Hi, I'm working on an OpenCL-based simulation project, and I've been running it on OpenCL implementations from the three major vendors (AMD, Intel, Nvidia). So far, the simulation runs fastest on the AMD implementation (although the AMD hardware is the most powerful in my small sampling of the three:). There is, however, a significant stall in between iterations of the simulation where values are read from the device and written to disk. And strangely, this stall is only present when run on AMD hardware, reducing the performance advantage I'm seeing with AMD.
For a minimal test case, I've included an augmented example program from the pyopencl distribution. There does seem to be a resource utilization threshold to trigger this stall. In running the attached program, you should be able to note the stall that occurs around line 52, but is reduced when the number of loop iterations is also reduced.
Please let me know if there is a possible fix for this stall in processing, or if there is any more information I could provide. I would very much like to be able to run the simulation I'm working on at full speed via AMD.
1) AMD Radeon R9 285, driver: OpenCL 2.0 AMD-APP (1800.11)
2) Intel HD 5500 Broadwell U-Processor, driver: OpenCL 1.2 beignet 1.1.1
3) Nvidia GTX 650, driver: OpenCL 1.2 CUDA 7.5.18
Thanks for reading!

* [Provided material]:

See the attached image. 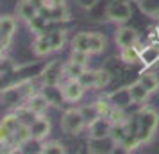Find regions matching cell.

* [Work to complete]:
**a.** According to the OpenCL forum post, on which vendor's hardware does the stall between simulation iterations occur?
**b.** Please return everything in the OpenCL forum post from "Hi, I'm working" down to "seeing with AMD.".

* [Written responses]:
**a.** Only on AMD hardware.

**b.**
Hi, I'm working on an OpenCL-based simulation project, and I've been running it on OpenCL implementations from the three major vendors (AMD, Intel, Nvidia). So far, the simulation runs fastest on the AMD implementation (although the AMD hardware is the most powerful in my small sampling of the three:). There is, however, a significant stall in between iterations of the simulation where values are read from the device and written to disk. And strangely, this stall is only present when run on AMD hardware, reducing the performance advantage I'm seeing with AMD.